Coincidentally, WM of WM (DRC) fame also started life as a pro bono case, but for BID. He has now been granted refugee status. Margaret Phelan appeared for WM at the bail application and then inveigled Jo Swaney, formerly solicitor at Fisher Meredith and now Brighton Housing Trust, into acting for him.

If it were not for dedicated lawyers going above and beyond the call of duty these cases would have never begun. If it were not for organisations like Kent Law Clinic and BID these refugees would have been refouled. If it were not for access to the courts by way of judicial review, there would be no forum for challenging template-style decisions. If it were not for the availability of public funding these cases would not have progressed through the courts.

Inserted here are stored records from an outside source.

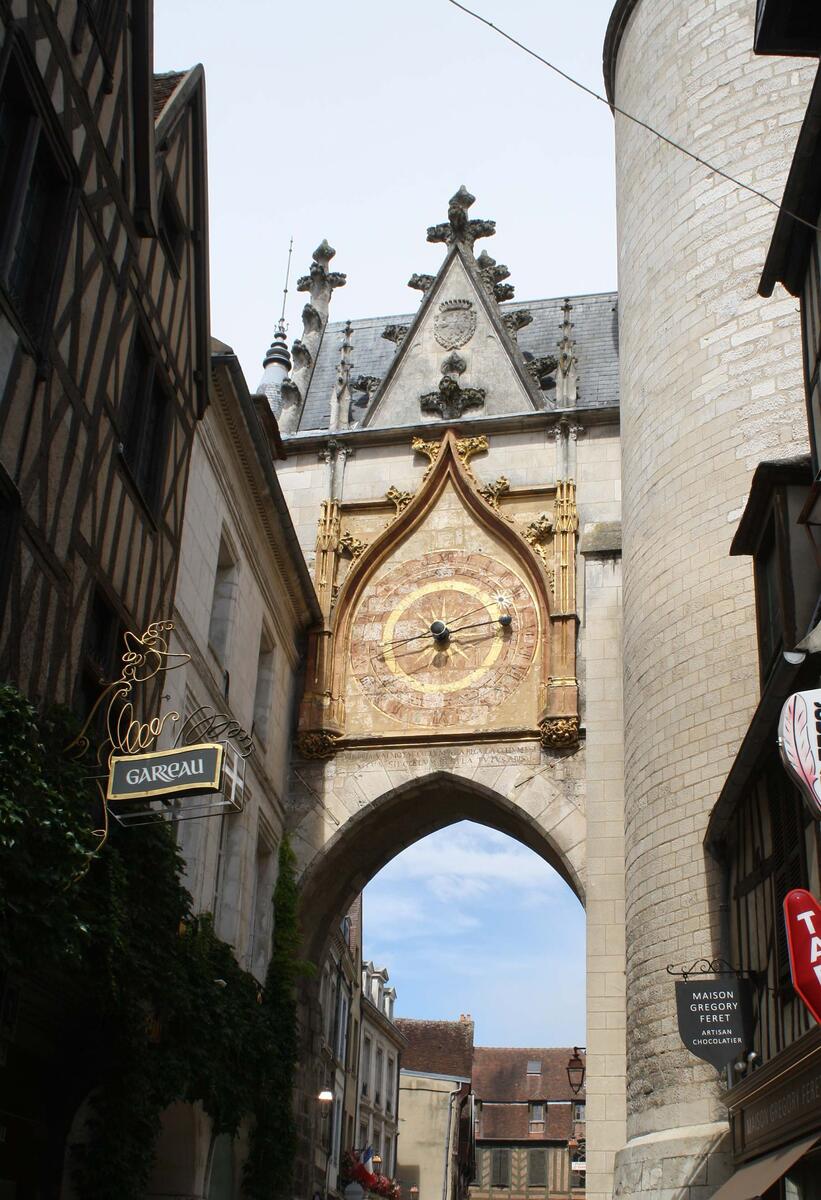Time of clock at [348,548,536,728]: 2:42
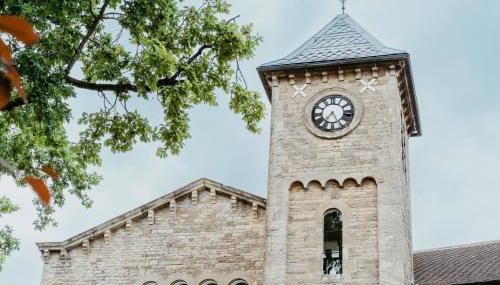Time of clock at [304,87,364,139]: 7:25
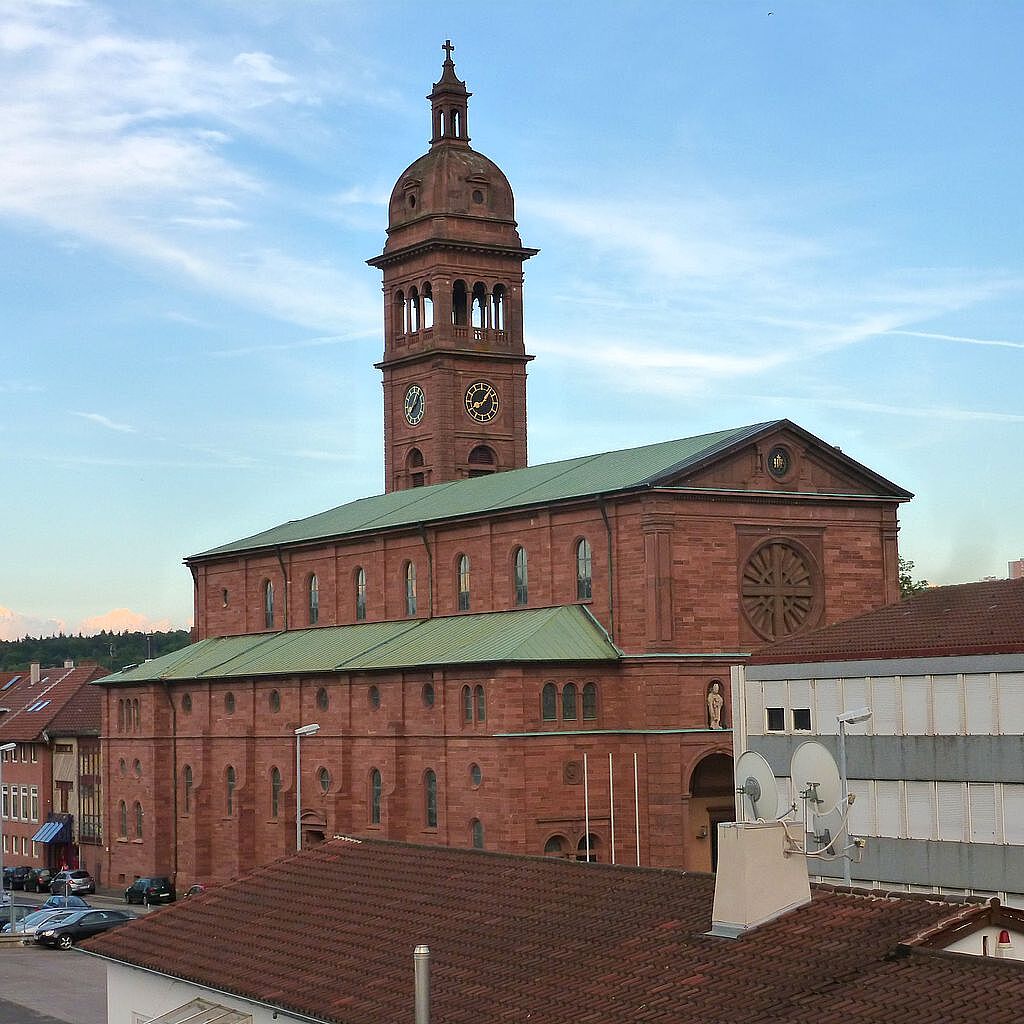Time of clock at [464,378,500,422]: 8:06
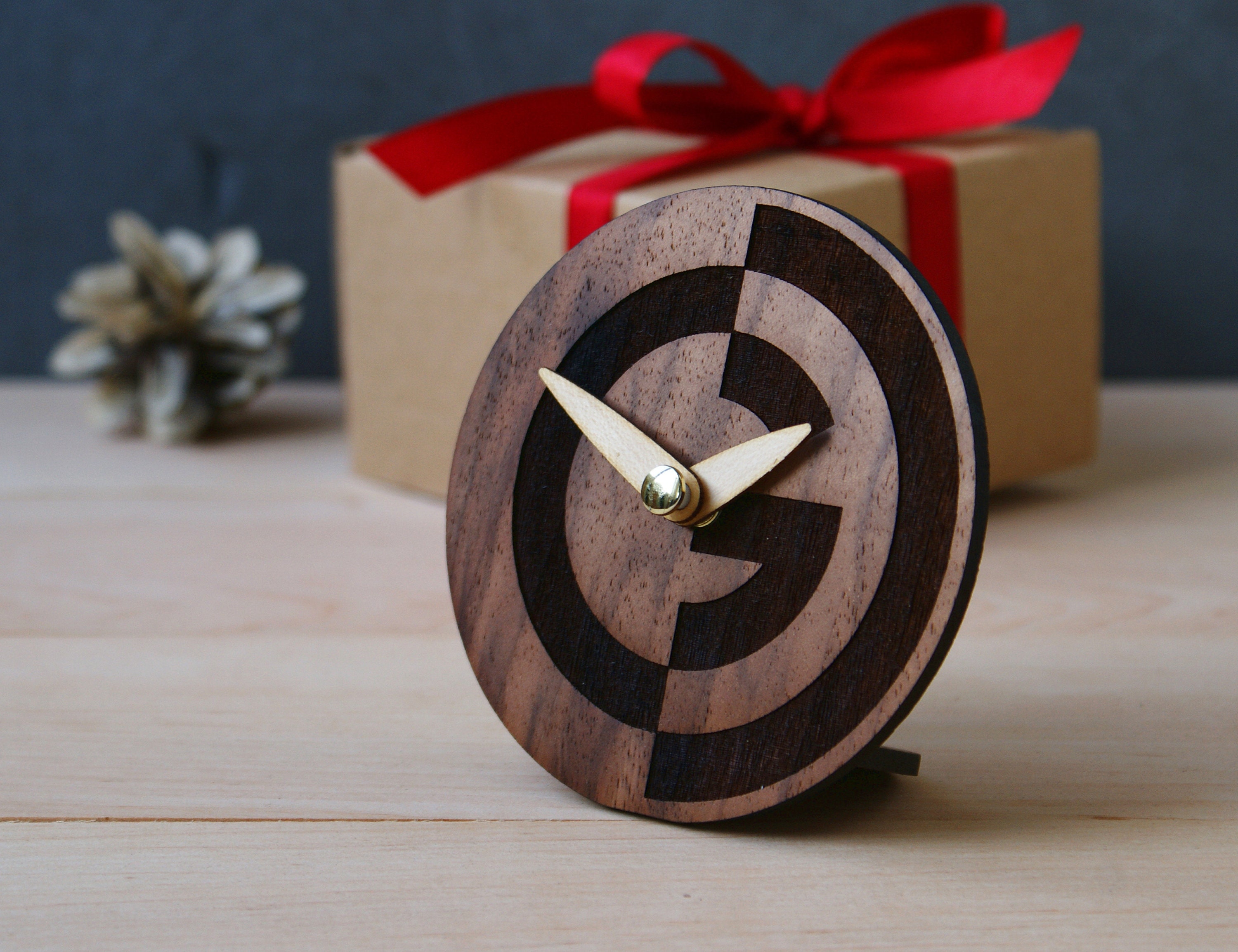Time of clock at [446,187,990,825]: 1:50
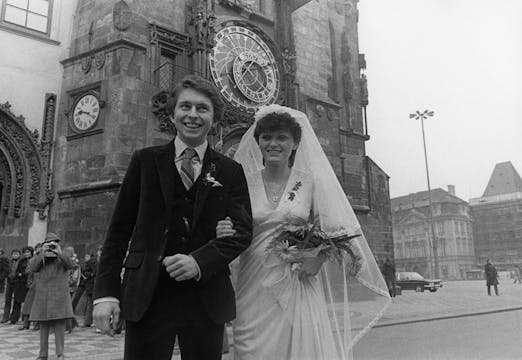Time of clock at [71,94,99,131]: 9:20
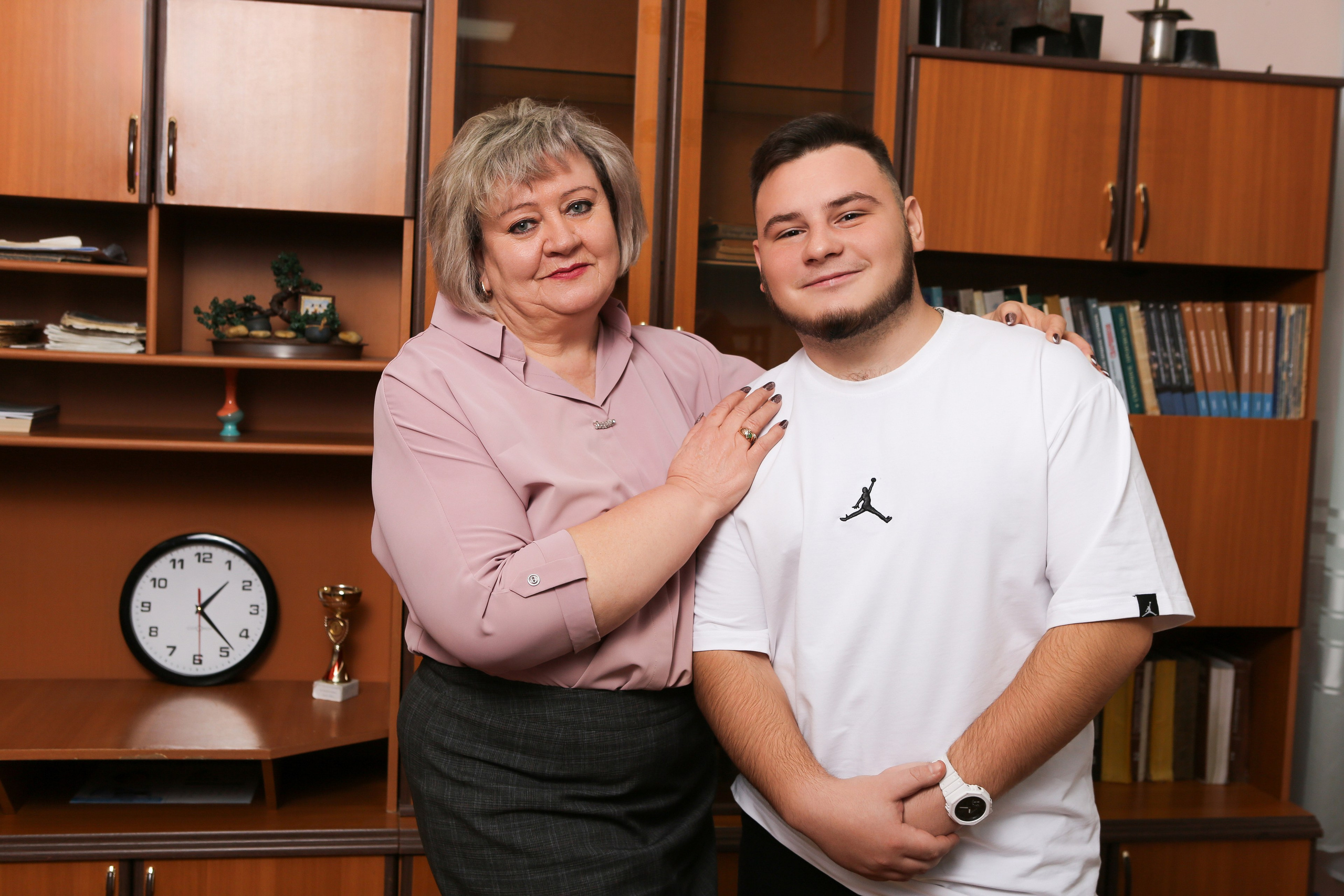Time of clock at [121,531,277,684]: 1:23
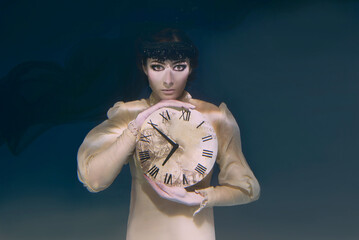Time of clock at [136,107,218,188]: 6:50
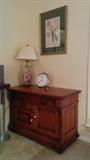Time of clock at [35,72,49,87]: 11:37
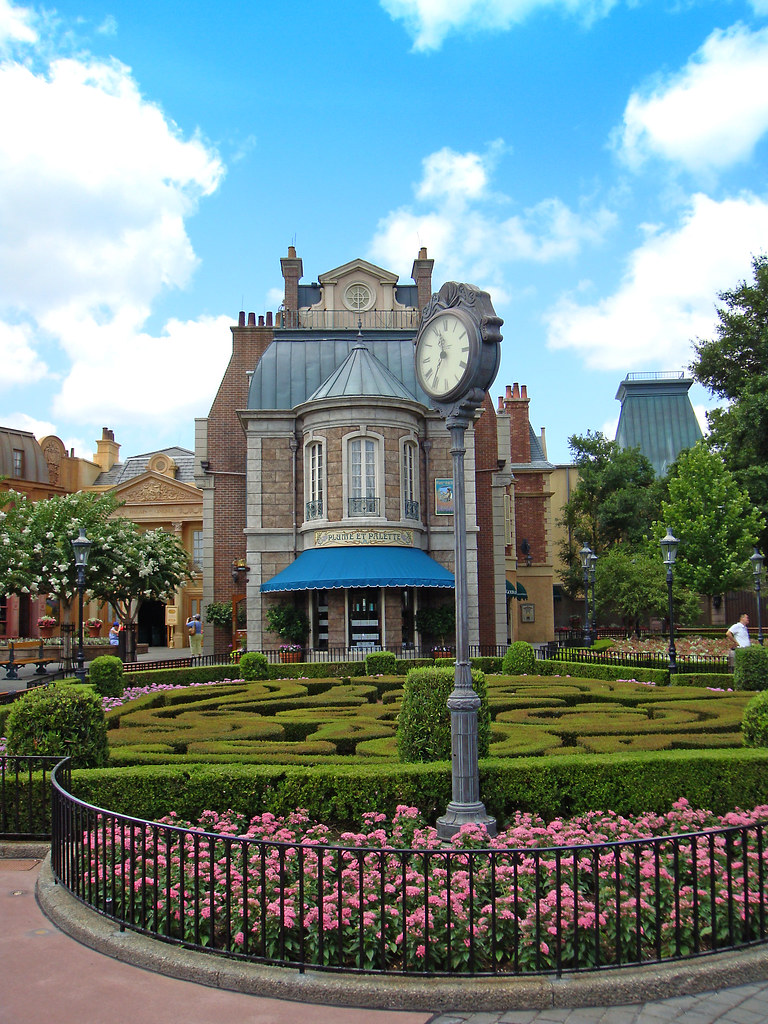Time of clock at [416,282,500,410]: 11:35
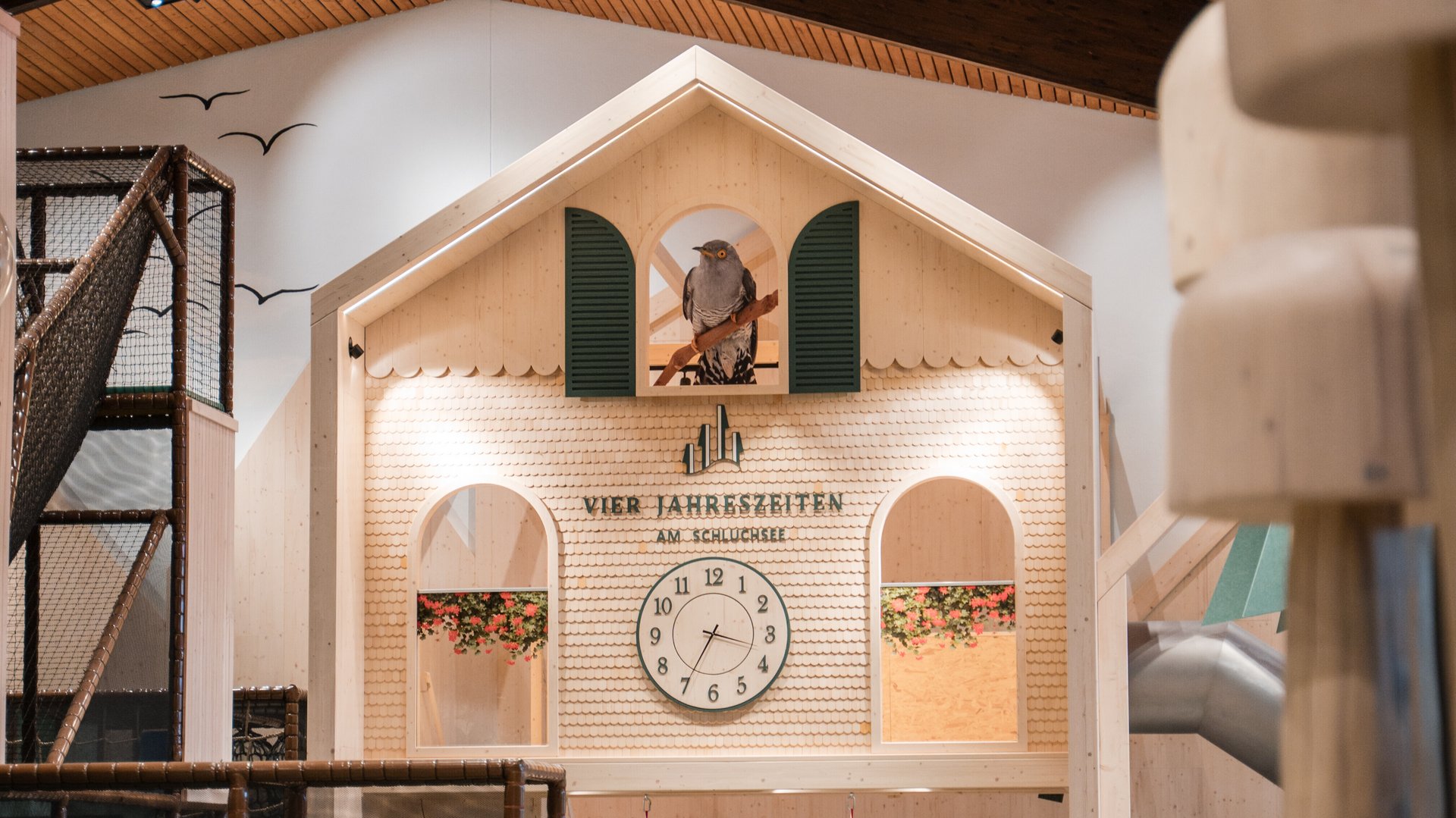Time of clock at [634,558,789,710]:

I have had two clients in the last three months whose asylum claims succeeded having been found to be fresh claims. In both cases, a stay had been obtained at the eleventh hour from a Court of Appeal judge to prevent removal by way of charter flight to Sri Lanka. I often wonder how easy it is to get it wrong in an asylum case and how precarious are the fates of asylum seekers. One judge may take the view that anyone who lawfully leaves a country without apprehension is not genuinely at risk. Another may take the view that the role of an agent is to secure safe exit. Both are legitimate findings reached on the same facts. One Appellant may go to Tribunal room 5 and win and another may go to 8 and lose. Precarious. But access to the courts by way of judicial review and by way of funding means that we can nonetheless right wrongs. At some point, even as Sir Stephen Sedley says, on the steps of the plane:

"it is necessary also to say that not every last-minute challenge to removal is an abuse. In open court we considered the situation of a prominent politician in whose home country a coup d’état occurs on the eve of his removal, arguably placing his life in jeopardy. Mr Tam reassures us that in such a case the Secretary of State would not need to receive a valid appeal or legal challenge: he would stay his hand anyway. I have no doubt that he would if he shared the fears of the individual concerned. But if he did not, the simple right to give notice of appeal under section 65(1) will not be there if Mr Tam is right. The individual’s only hope will be to have instant access to lawyers with the know-how and resources to alert the Queen’s Bench duty judge before the plane leaves. I do not accept a reading of the statute which lets people’s lives and safety dangle by such threads".

R (on the application of Kariharan & Anor) v Secretary of State for the Home Department [2002] EWCA Civ 1102, [2002] 3 WLR 1783, [2002] EWCA Civ 1102, [2002] INLR 383, [2003] Imm AR 163.